**Work request**
These records contain pictures, which must be left out; copy exactly the lines from the one with "Image for Classici" up to and including the one with "Mon nom est Stilton, Geronimo Stilton".

Supplied material: Begin

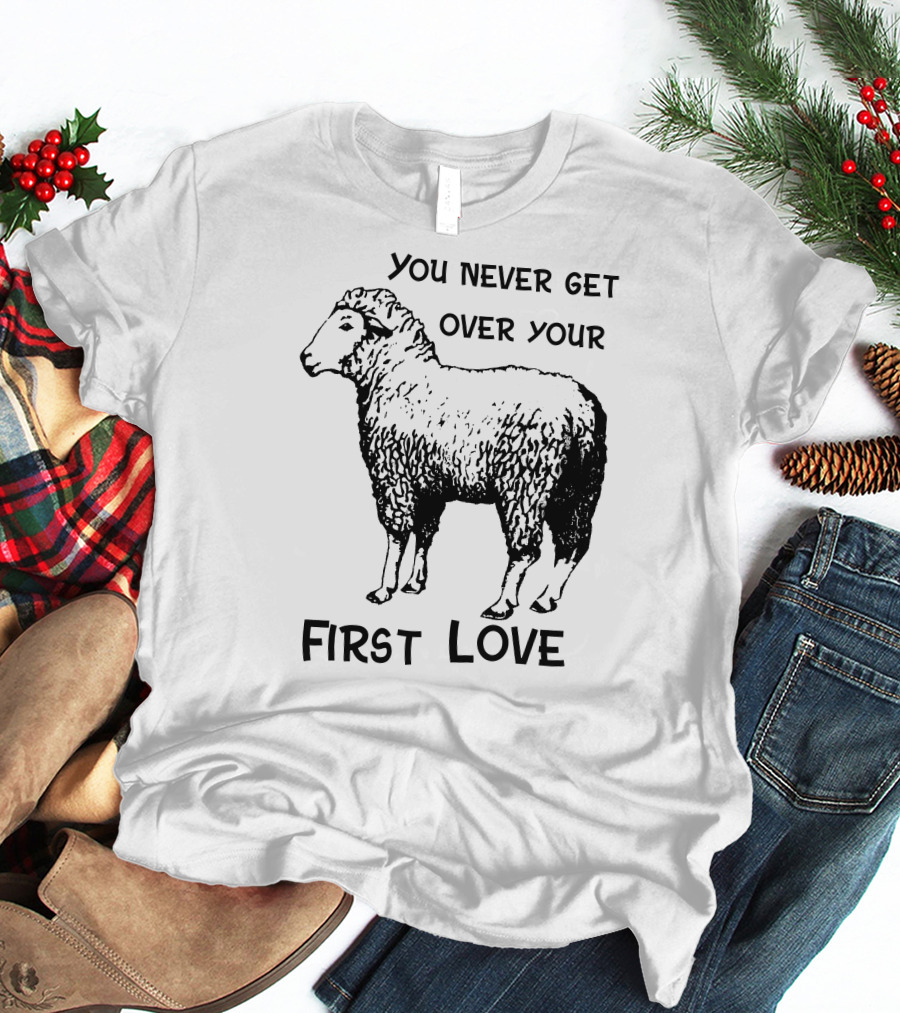 You Never Get Over Your First Love Sheep Illustration Shirts That Go Hard T-Shirt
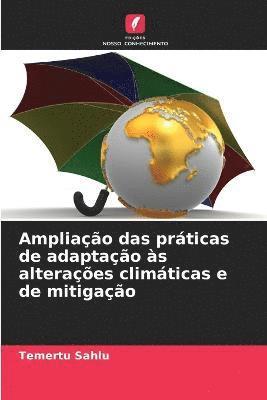 bokomslag Ampliao das prticas de adaptao s alteraes climticas e de mitigao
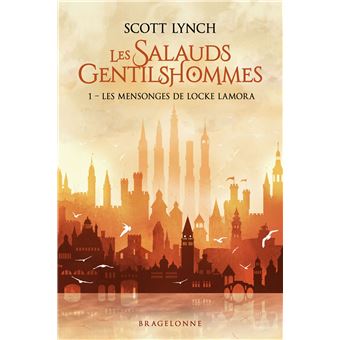Les Salauds Gentilshommes, T1 : Les Mensonges de Locke Lamora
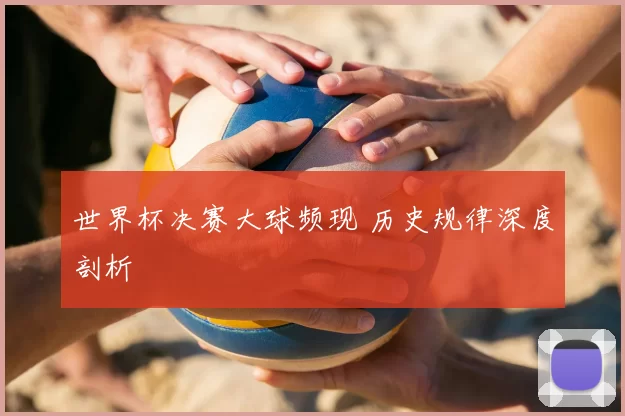 世界杯决赛大球频现 历史规律深度剖析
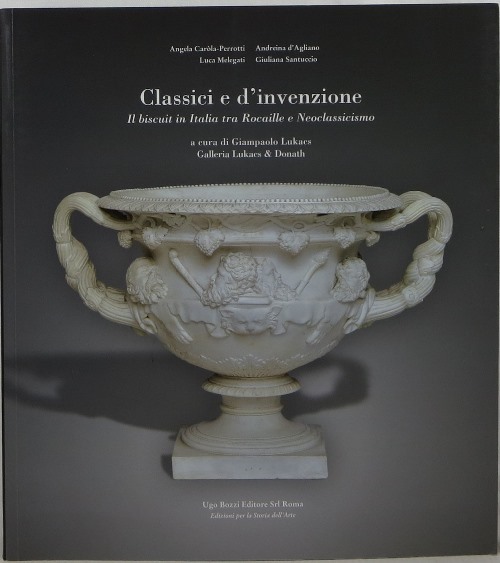 Image for Classici e d'Invenzione: Il Biscuit in Italia tra Rocaille e Neoclassicismo Classici e d'Invenzione: Il Biscuit in Italia tra Rocaille e Neoclassicismo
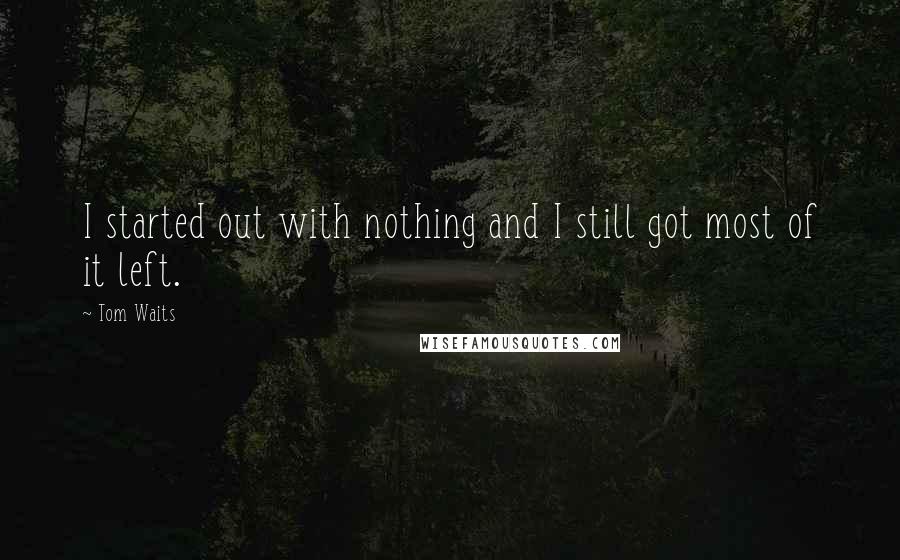 Tom Waits Quotes: I started out with nothing and I still got most of it left.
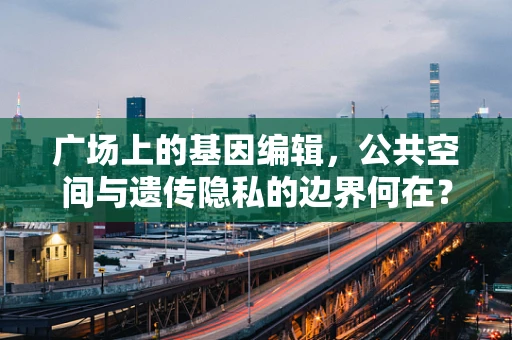 广场上的基因编辑，公共空间与遗传隐私的边界何在？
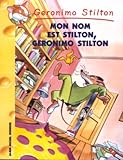 Mon nom est Stilton, Geronimo Stilton
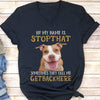 GeckoCustom My Name Is Stophat Personalized Dog Photo Shirt C277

Supplied material: End

**Output**
 Image for Classici e d'Invenzione: Il Biscuit in Italia tra Rocaille e Neoclassicismo Classici e d'Invenzione: Il Biscuit in Italia tra Rocaille e Neoclassicismo
 Tom Waits Quotes: I started out with nothing and I still got most of it left.
 广场上的基因编辑，公共空间与遗传隐私的边界何在？
 Mon nom est Stilton, Geronimo Stilton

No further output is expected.